Used software for companies – how secure is the blockchain?
The blockchain is increasingly being discussed in connection with the purchase of used software. It’s intended to make trading in used licences more secure, more transparent and traceable along the whole supply chain. But is the encryption technology as reliable for licences from the secondary market as it is for the exchange of virtual currencies?
In the age of bitcoin and crypto trading, the blockchain is supposed to bring absolute security.
As a provider of used Microsoft and Adobe licences, VENDOSOFT GmbH has also looked into the topic in detail. After all, we want to offer our customers the greatest possible peace of mind. To ensure this, we have put our existing processes to the test.
Can the blockchain process be transferred to used software?
The legality of all purchases made by VENDOSOFT GmbH is checked by our licence specialists. Since our company was set up in 2014, an independent auditor has also verified all transactions. This confirms the legality of the supply chain and the full transfer of rights.
We needed to find out whether this procedure still meets today’s requirements – or whether blockchain should be the new method of choice.
The result is different than the reports in the current media landscape would suggest, where mainly used software dealers who use blockchain documentation as a promotional measure express their views.

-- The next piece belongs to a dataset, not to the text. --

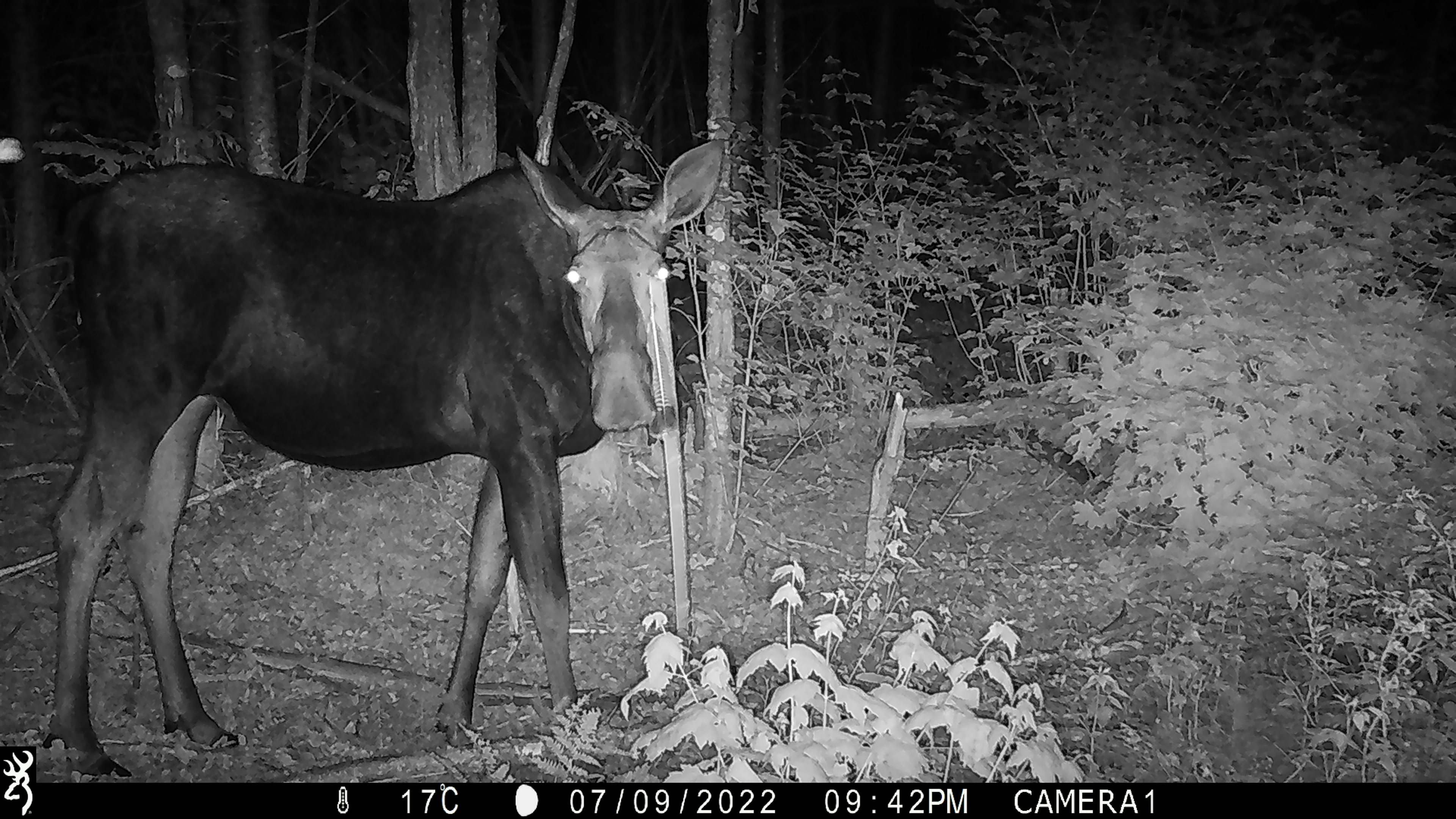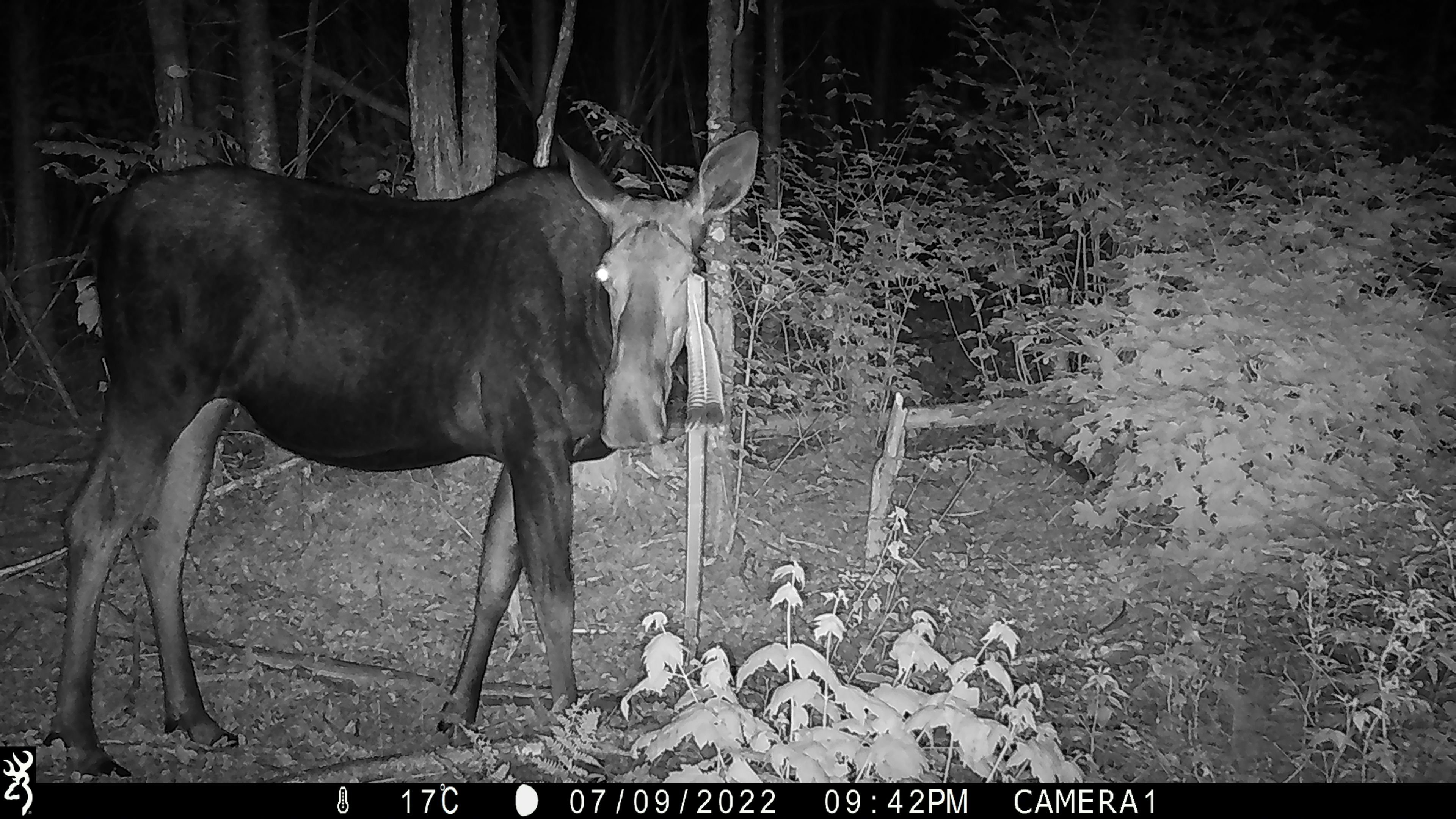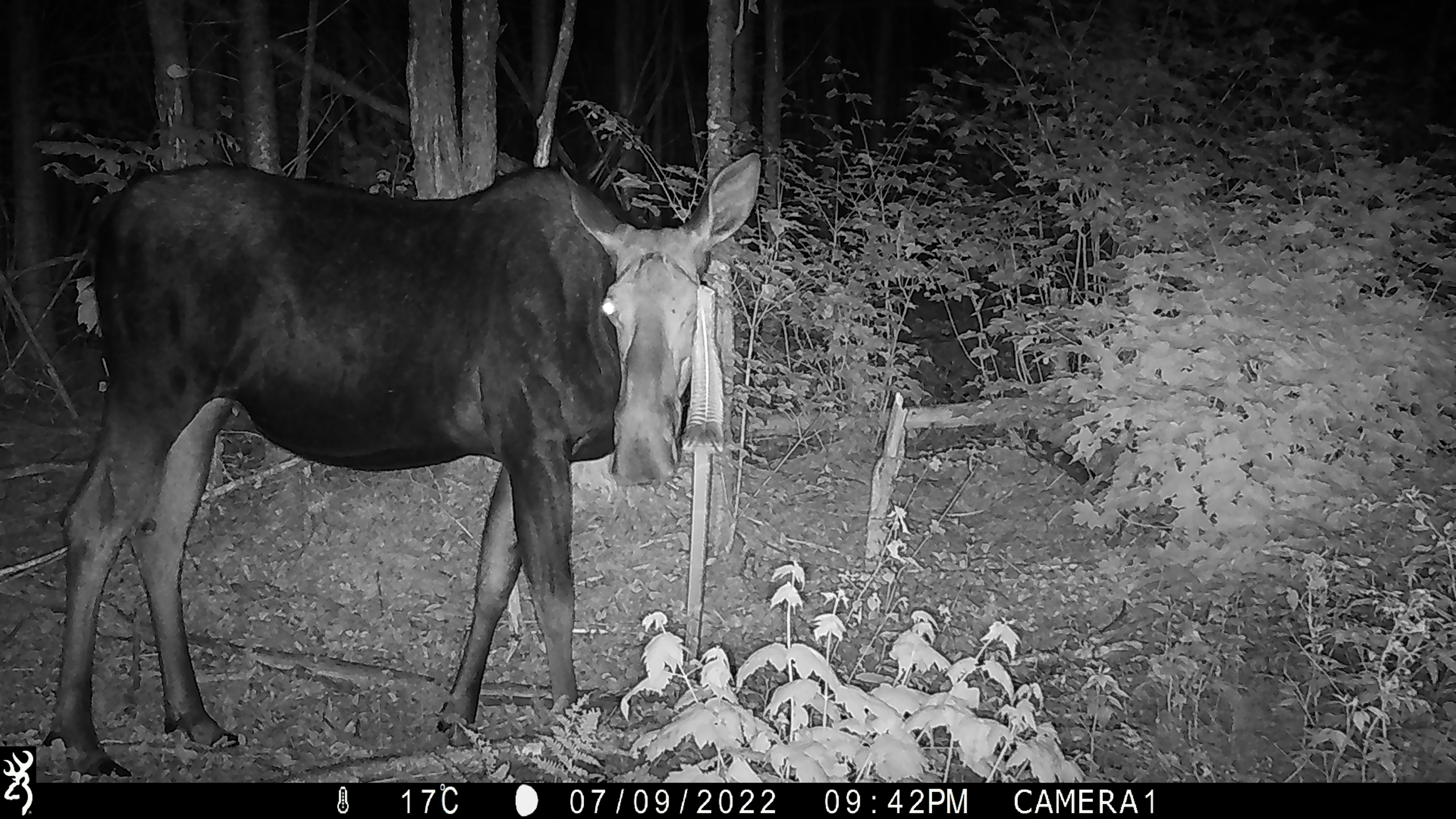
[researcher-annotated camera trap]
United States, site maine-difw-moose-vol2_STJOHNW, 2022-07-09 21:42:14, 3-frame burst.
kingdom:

Critical voices are hard to find. While it is correct that the crypto process could theoretically be used to determine whether software licences are indeed only used by the respective rights holder – as prescribed – and not by several users at the same time, this information is only as reliable as the source feeding it into the blockchain.

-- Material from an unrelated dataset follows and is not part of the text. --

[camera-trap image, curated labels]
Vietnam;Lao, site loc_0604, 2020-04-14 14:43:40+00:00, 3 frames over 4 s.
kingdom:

That this is the crux of the matter can be seen by the example of a used Microsoft Office 2013 volume licence: at the time of its market launch, the blockchain process was still completely unknown in the used software market. If a software dealer buys the licence now, years later, they check its documentation and history. However, they will not find any cryptographically secured chains for the history of this licence anywhere, quite simply because the blockchain did not previously exist.
That seems logical. Nevertheless, some statements circulating on the market for used computer programs claim the opposite. They suggest that the blockchain guarantees absolute security and seamless information. However, the new technology cannot (yet) achieve this in the environment of used software. This would require an independent certification body that verifies the compliance of the traded licences and enshrines them in what are called smart contracts.

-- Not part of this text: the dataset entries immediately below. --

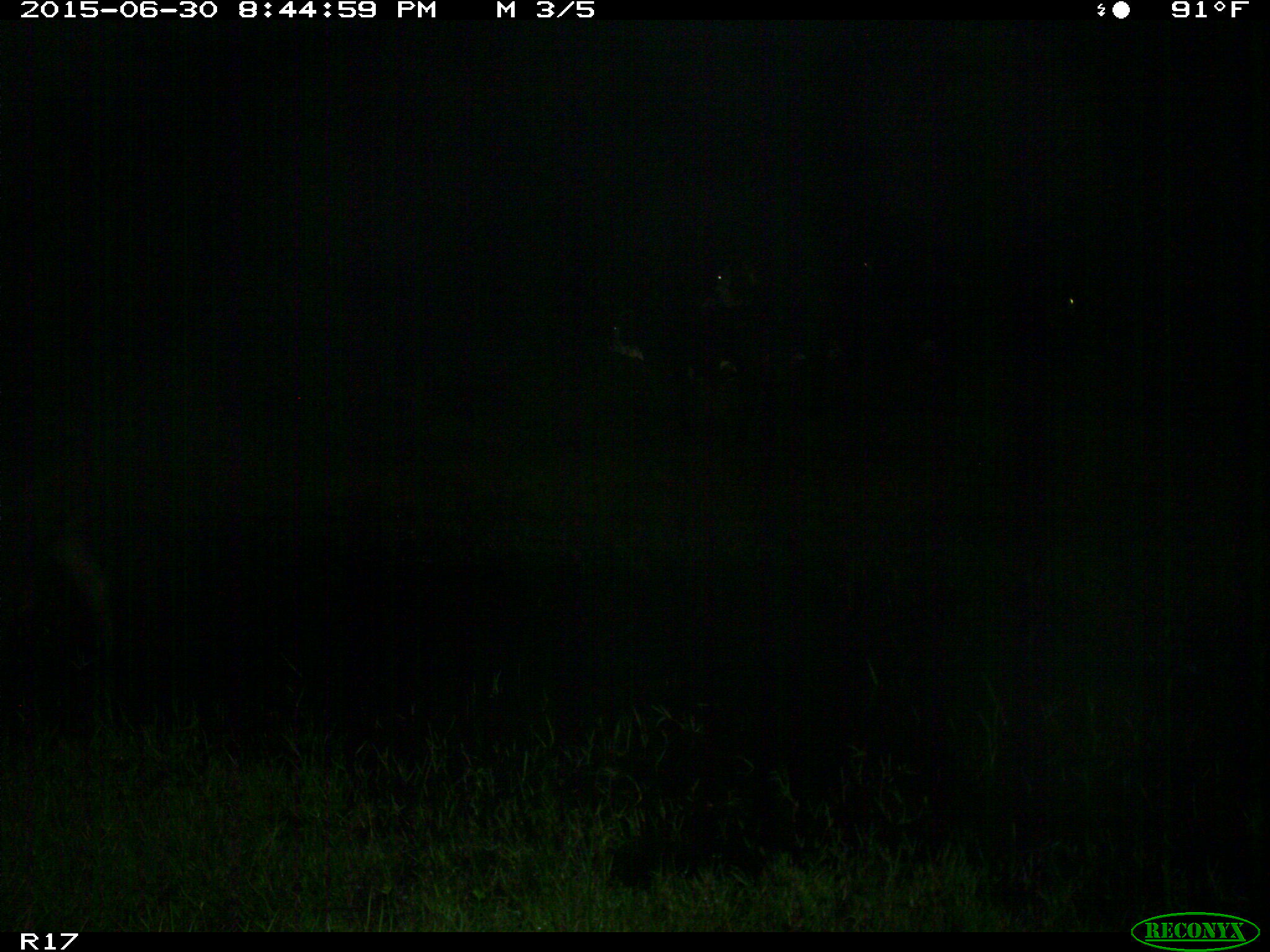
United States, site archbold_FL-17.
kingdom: Animalia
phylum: Chordata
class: Mammalia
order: Artiodactyla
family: Bovidae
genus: Bos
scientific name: Bos taurus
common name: domestic cow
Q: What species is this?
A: Bos taurus (domestic cow).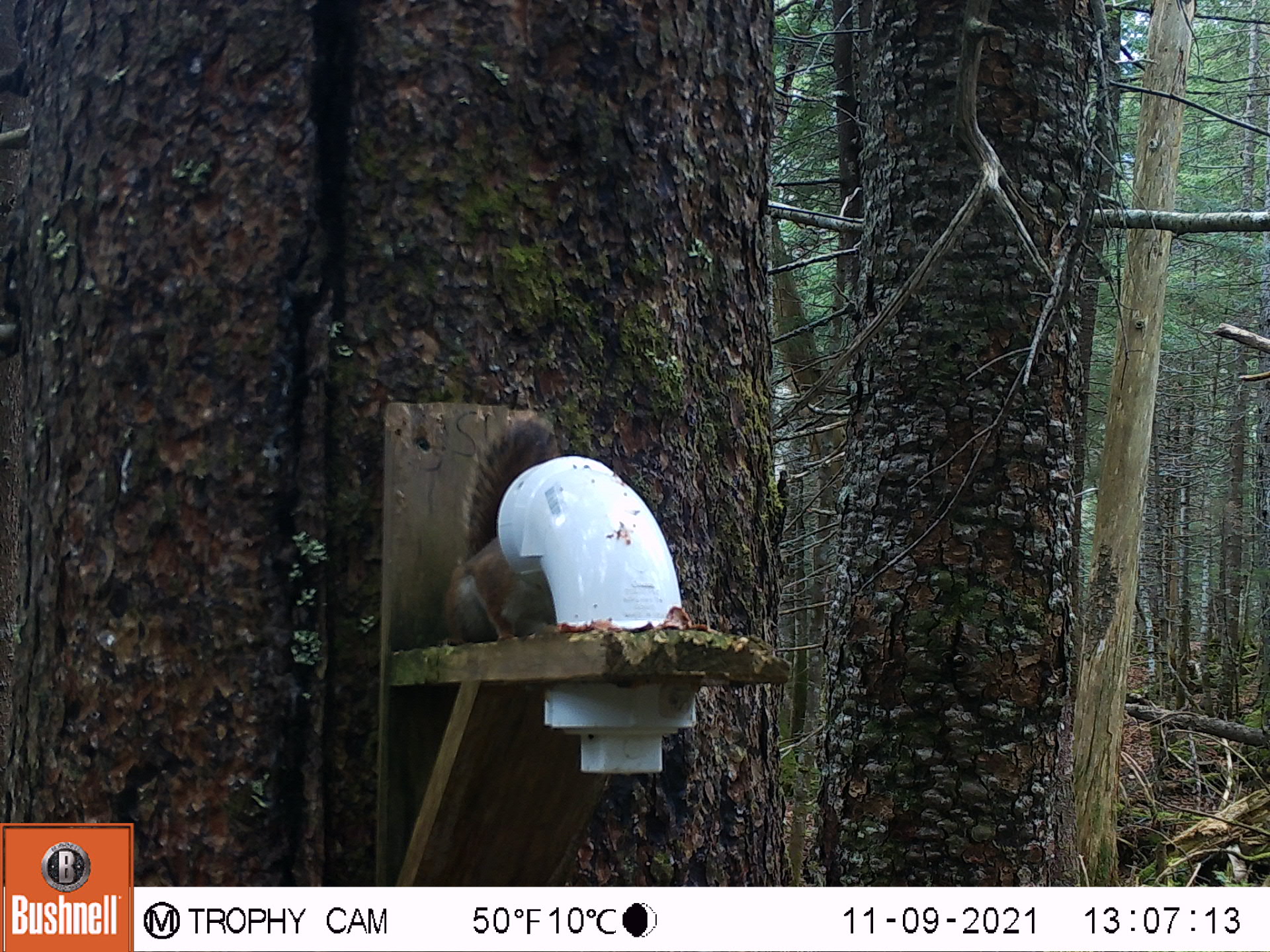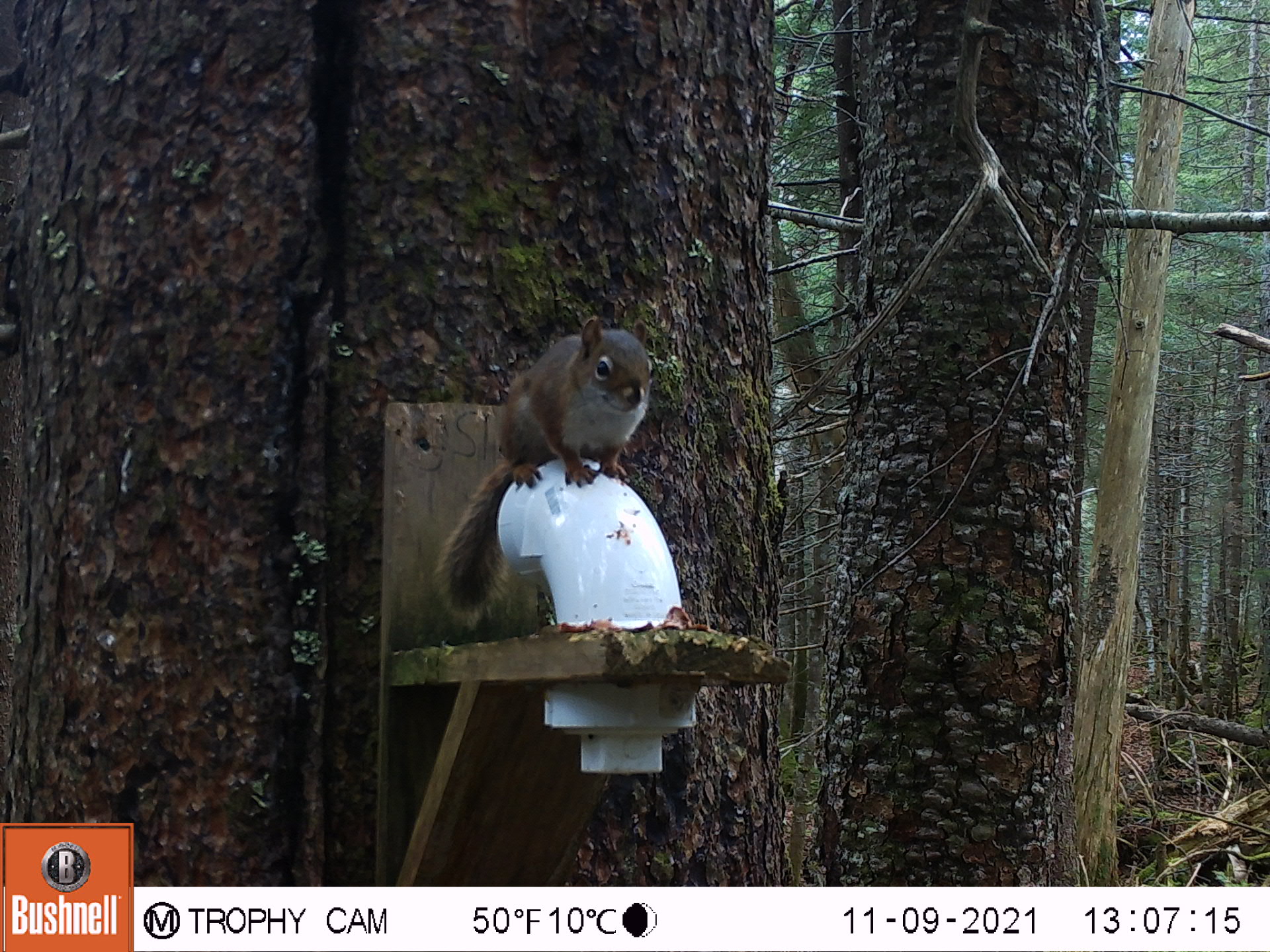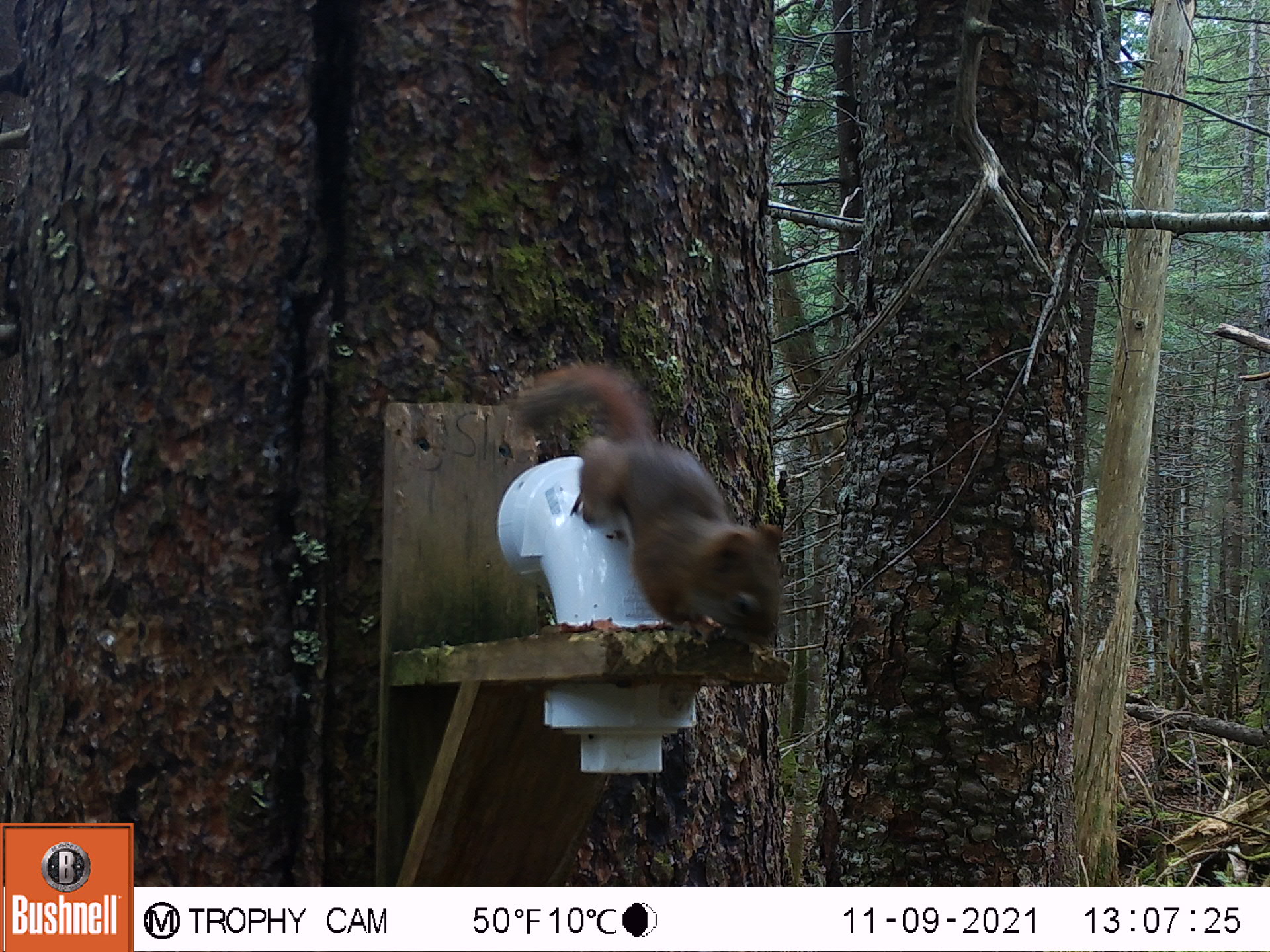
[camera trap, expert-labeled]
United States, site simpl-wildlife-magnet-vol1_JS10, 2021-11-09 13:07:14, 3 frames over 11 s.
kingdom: Animalia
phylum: Chordata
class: Mammalia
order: Rodentia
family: Sciuridae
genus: Tamiasciurus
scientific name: Tamiasciurus hudsonicus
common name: red squirrel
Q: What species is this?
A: Red squirrel (Tamiasciurus hudsonicus).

An example of an independent certification body would be an auditor.
This is how VENDOSOFT guarantees the propriety of the traded licences
The effort involved in having all software traded on the secondary market verified by auditors using the blockchain process would be immense and is currently hard to imagine. This is probably one of the reasons why the used software dealers who propagate the blockchain act as certification bodies themselves. At least that’s what you can read on the websites of various providers, where even an expert appointed and sworn by the IHK Cologne is quoted as saying: “A reputable used software dealer is perfectly capable of filling the role of a LOB certification body.” (editor’s note: LOB = licence on blockchain transfer procedure). All this means is that each reseller can themselves define what is written into the blockchain of their used licences!
VENDOSOFT boss Björn Orth sums it up: “If you feed nonsense into the blockchain, then nonsense comes out.” However, laypeople wouldn’t necessarily know that that’s the case.
Until millions of used licences available on the market are actually “blockchain-safe” in the distant future, VENDOSOFT will rely on its tried-and-tested cooperation with auditors, who confirm the seamless documentation and lawful transfer of the licences from the previous owner to VENDOSOFT GmbH and on to the new licencee. Incidentally, we use the same procedures as Microsoft, whose audits are also carried out by auditors.We know from experience that they place greater trust in their own profession than a technology whose content has been defined by a questionable body.